--- Problem ---
In the entries below, repeat only the lines between those holding "FUNKO POP! Vinilinė" and "SYNC-TAŽNÉ 17 - 15", inclusive. Leave pictures out.

#####

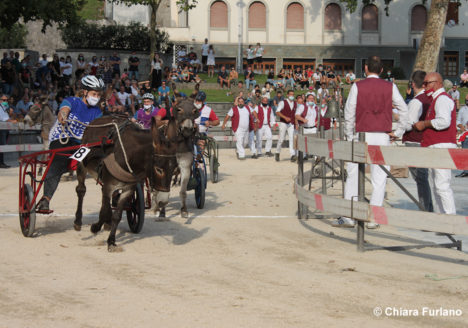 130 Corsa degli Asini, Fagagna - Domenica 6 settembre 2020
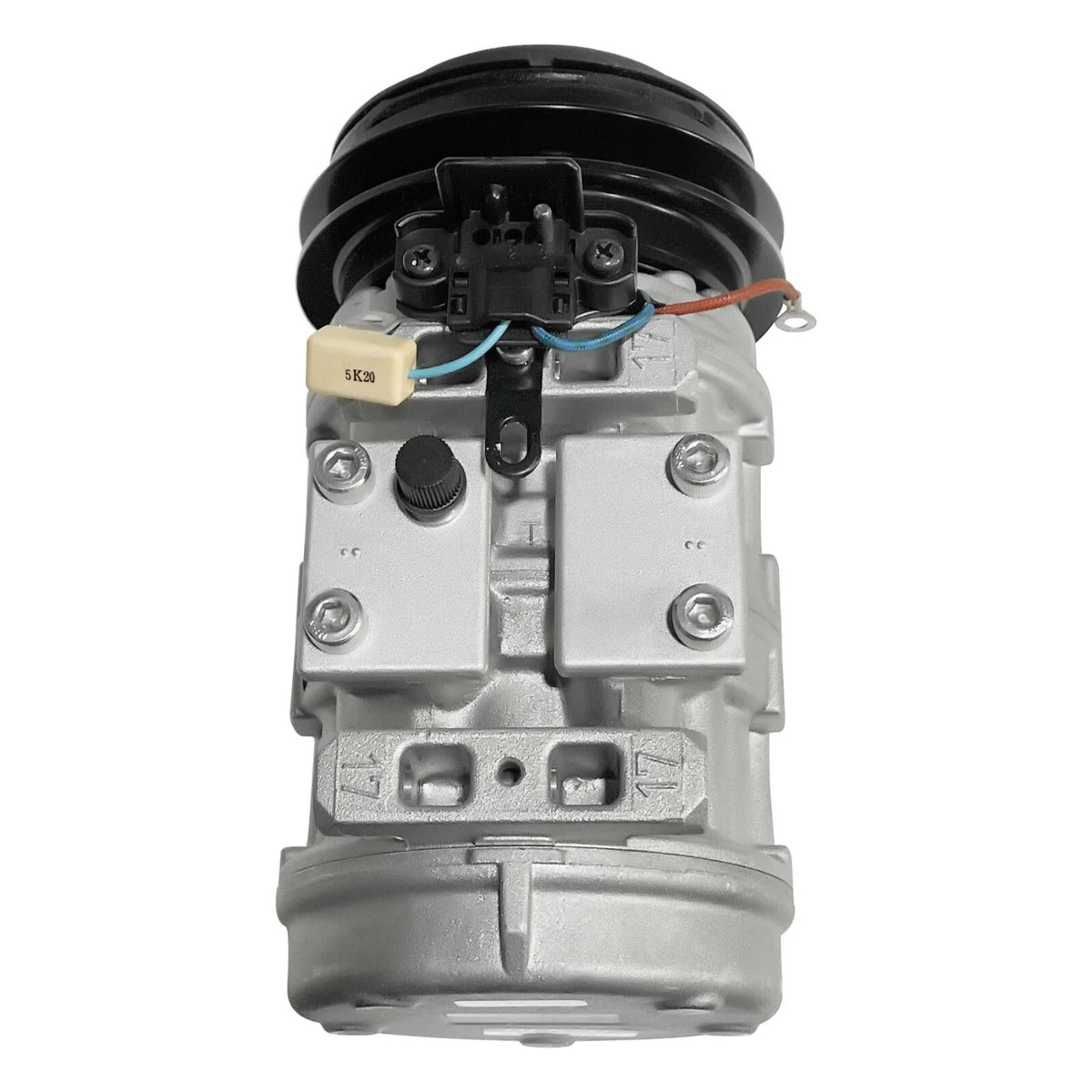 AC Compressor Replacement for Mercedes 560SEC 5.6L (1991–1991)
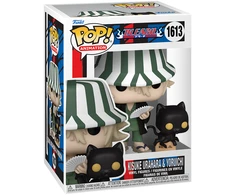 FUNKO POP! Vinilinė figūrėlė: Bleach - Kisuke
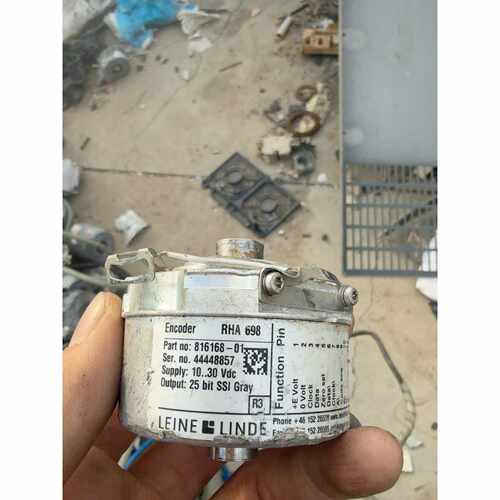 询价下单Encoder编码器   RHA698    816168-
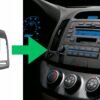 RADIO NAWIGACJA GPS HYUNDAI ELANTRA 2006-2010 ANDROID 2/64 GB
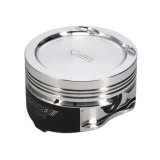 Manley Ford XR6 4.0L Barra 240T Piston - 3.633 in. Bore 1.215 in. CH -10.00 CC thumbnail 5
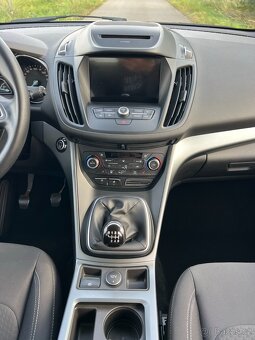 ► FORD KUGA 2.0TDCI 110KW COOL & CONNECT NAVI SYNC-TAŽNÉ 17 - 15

#####

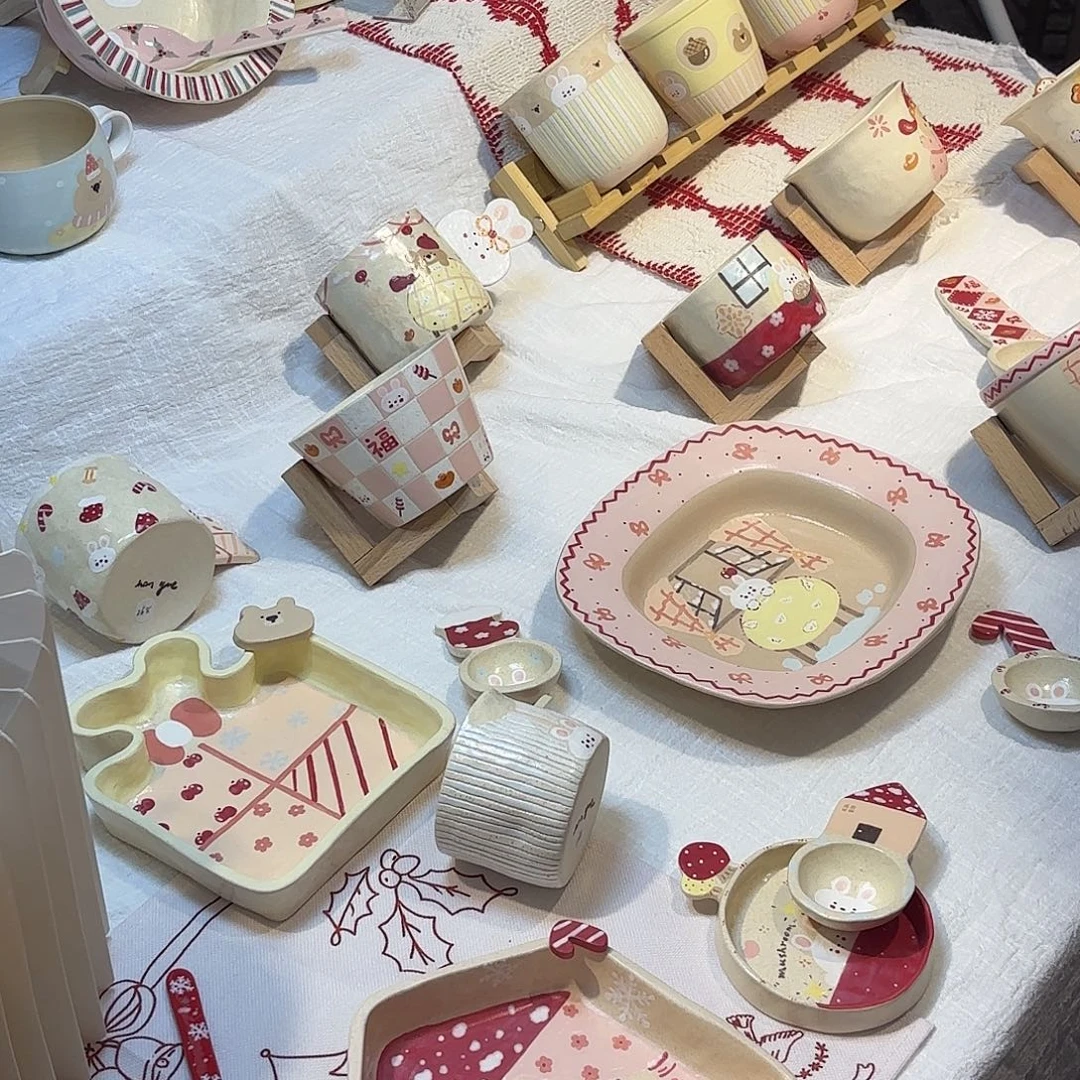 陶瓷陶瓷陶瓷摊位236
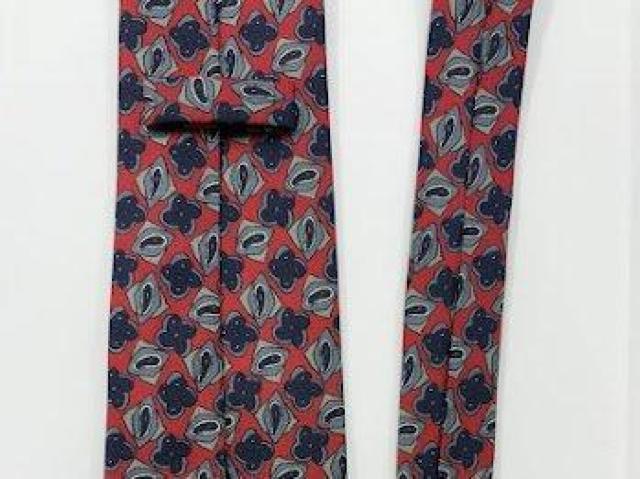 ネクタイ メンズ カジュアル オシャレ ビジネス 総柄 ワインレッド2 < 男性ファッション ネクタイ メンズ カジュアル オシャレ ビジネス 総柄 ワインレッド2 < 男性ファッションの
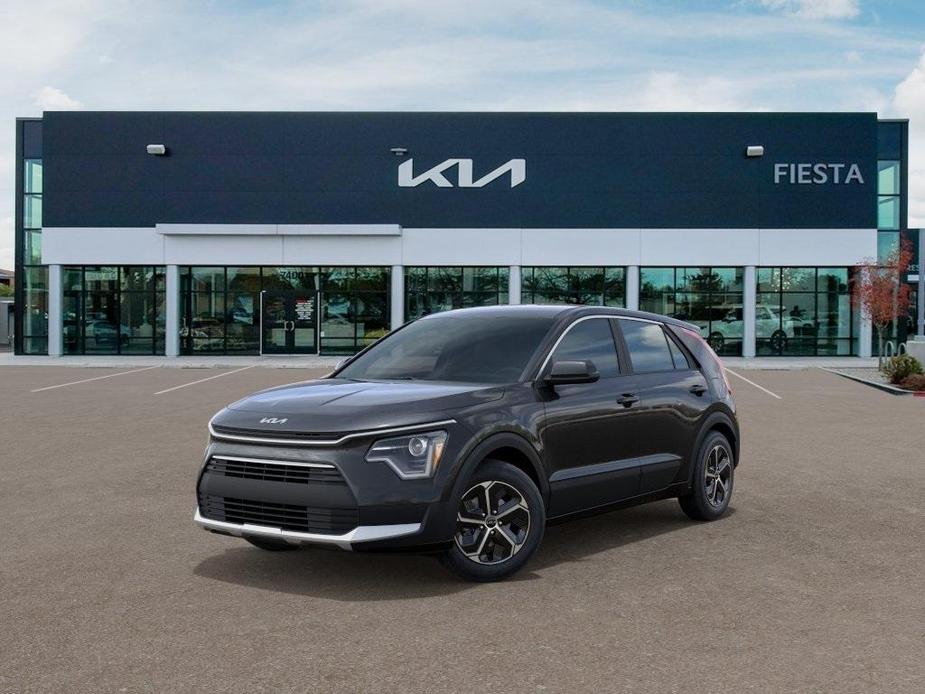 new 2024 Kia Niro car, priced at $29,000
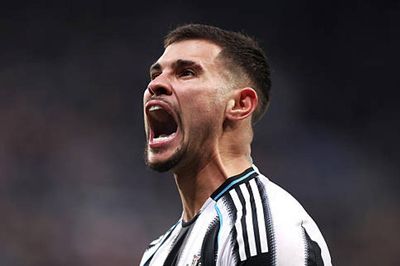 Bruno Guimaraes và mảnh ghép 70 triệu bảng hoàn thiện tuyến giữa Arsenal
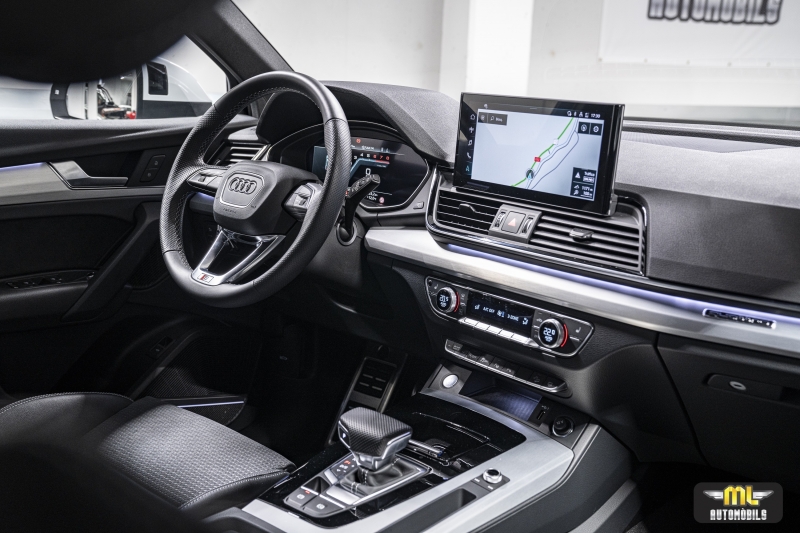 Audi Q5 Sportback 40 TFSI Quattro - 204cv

#####

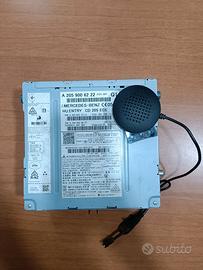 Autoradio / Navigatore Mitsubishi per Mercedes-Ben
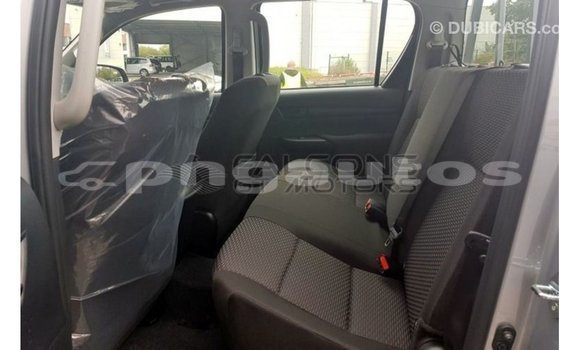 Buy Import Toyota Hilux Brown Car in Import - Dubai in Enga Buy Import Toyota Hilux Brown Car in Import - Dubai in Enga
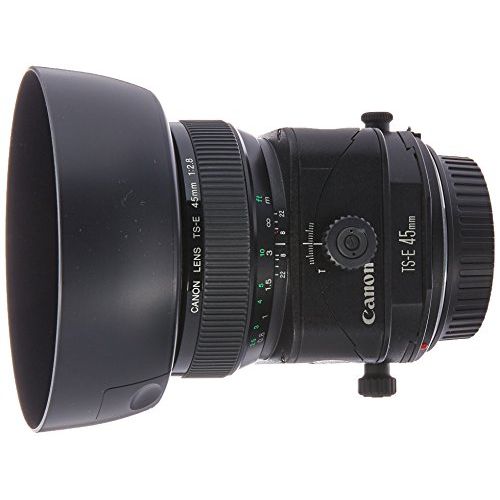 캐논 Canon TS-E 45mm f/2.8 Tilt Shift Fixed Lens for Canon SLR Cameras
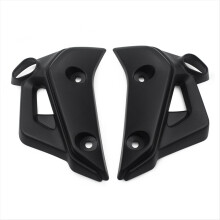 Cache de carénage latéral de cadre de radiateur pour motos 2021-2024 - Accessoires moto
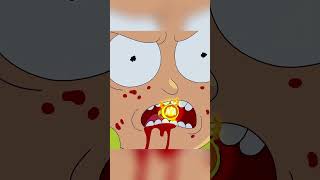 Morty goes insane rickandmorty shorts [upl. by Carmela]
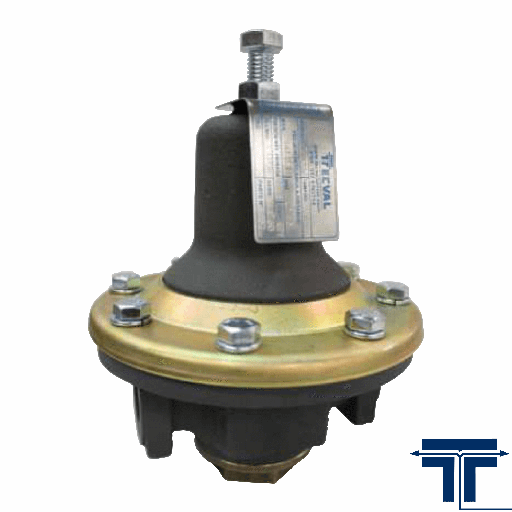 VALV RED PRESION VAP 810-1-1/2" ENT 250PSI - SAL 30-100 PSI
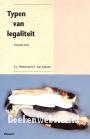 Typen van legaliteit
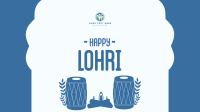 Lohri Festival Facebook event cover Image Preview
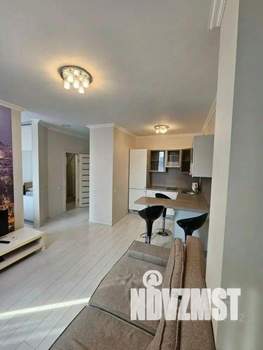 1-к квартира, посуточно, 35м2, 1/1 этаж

#####

--- Answer to this exercise ---
 FUNKO POP! Vinilinė figūrėlė: Bleach - Kisuke
 询价下单Encoder编码器   RHA698    816168-
 RADIO NAWIGACJA GPS HYUNDAI ELANTRA 2006-2010 ANDROID 2/64 GB
 Manley Ford XR6 4.0L Barra 240T Piston - 3.633 in. Bore 1.215 in. CH -10.00 CC thumbnail 5
 ► FORD KUGA 2.0TDCI 110KW COOL & CONNECT NAVI SYNC-TAŽNÉ 17 - 15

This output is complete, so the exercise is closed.